Möglich wird das eine oder andere Wunder durch die Existenz eines treuen Lesers, der gleichzeitig reicher Erbe ist: „Christian von Hohenesch musste nicht arbeiten, er ließ arbeiten. Seine Aktien und Depots taten es für ihn“ (18): Wie ein Deus ex machina greift er ein, wo Not an der Frau ist: nimmt nicht nur Prügelopfer „Effie“ sondern gleich auch noch die verstoßene Nonne „Amaryllis“ großzügig in seine Villa auf. Und schließlich finanziert er den Buchspazierer und ermöglicht ihm, arme Buchliebhaber mit kostenlosem Lesestoff zu versorgen.

 

Da ist nicht der Hauch eines sozialkritischen Nachdenkens darüber, dass es in unserem Land Menschen gibt, die in Geld schwimmen, da ihre Ur..großeltern mal ein Vermögen gemacht hatten; und auf der anderen Seite arme Schlucker, die sich nicht mal ein Buch leisten können. Kein Gedanke an einen Staat, der seinen Bürgern so eine Art kulturelles Existenzminimum sicherte (es muss ja nicht gleich das allgemeine bedingungslose Grundeinkommen sein), anstatt diese Grundversorgung den Launen eines privaten Mäzens zu überlassen.

 

Doch was soll’s? Schließlich muss nicht jedes Buch auf die Rettung der Welt zielen.

----------------

ARBEITSAUFTRAG A:
Wer finanziert laut dem Textabschnitt den Buchspazierer?
ARBEITSAUFTRAG B:
Gib den Textabschnitt von „Da ist nicht“ bis „Mäzens zu überlassen.“ wortgetreu wieder.
ARBEITSAUFTRAG C:
Nenne alle Figuren, die im Textabschnitt mit Eigennamen genannt werden.
Die Auflistung steht in keinem Zusammenhang mit dem Textabschnitt.

NACHSTEHENDE DATEN:
----------------

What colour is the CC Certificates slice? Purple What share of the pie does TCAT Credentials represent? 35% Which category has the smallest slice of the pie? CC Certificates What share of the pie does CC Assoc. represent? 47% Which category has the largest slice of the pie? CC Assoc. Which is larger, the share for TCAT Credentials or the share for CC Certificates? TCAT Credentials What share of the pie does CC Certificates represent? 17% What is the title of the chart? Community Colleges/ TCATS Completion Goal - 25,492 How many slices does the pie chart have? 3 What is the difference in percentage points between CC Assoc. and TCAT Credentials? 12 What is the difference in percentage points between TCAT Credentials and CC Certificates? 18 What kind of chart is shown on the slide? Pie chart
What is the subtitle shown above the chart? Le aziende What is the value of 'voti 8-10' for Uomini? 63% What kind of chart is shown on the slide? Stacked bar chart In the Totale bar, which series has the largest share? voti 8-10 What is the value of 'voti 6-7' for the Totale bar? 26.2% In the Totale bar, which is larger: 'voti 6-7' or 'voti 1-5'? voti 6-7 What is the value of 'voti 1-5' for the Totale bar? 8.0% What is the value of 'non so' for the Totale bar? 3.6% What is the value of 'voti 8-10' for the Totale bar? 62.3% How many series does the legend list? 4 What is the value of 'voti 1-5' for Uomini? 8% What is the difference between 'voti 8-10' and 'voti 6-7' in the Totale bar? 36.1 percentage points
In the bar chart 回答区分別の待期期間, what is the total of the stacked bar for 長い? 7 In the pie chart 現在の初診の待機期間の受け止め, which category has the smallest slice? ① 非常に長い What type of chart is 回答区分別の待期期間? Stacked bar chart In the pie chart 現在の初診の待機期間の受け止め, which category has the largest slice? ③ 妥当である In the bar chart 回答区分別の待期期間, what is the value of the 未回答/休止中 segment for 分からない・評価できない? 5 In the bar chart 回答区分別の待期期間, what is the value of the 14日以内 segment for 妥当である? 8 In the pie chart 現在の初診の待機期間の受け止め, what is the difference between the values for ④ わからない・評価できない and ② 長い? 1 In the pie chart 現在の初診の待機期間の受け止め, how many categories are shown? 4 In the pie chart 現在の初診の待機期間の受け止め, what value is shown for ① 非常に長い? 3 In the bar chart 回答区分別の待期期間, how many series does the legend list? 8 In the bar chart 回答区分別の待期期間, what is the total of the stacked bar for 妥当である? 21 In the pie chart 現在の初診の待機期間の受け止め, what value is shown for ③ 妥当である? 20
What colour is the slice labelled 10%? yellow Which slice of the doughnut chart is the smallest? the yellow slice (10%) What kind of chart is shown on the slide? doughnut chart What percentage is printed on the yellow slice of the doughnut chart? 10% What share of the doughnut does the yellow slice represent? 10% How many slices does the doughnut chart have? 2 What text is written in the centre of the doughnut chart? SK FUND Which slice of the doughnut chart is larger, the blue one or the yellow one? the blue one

----------------

ANTWORTBEREICH A:
Christian von Hohenesch

ANTWORTBEREICH B:
Da ist nicht der Hauch eines sozialkritischen Nachdenkens darüber, dass es in unserem Land Menschen gibt, die in Geld schwimmen, da ihre Ur..großeltern mal ein Vermögen gemacht hatten; und auf der anderen Seite arme Schlucker, die sich nicht mal ein Buch leisten können. Kein Gedanke an einen Staat, der seinen Bürgern so eine Art kulturelles Existenzminimum sicherte (es muss ja nicht gleich das allgemeine bedingungslose Grundeinkommen sein), anstatt diese Grundversorgung den Launen eines privaten Mäzens zu überlassen.

ANTWORTBEREICH C:
Christian von Hohenesch, Effie, Amaryllis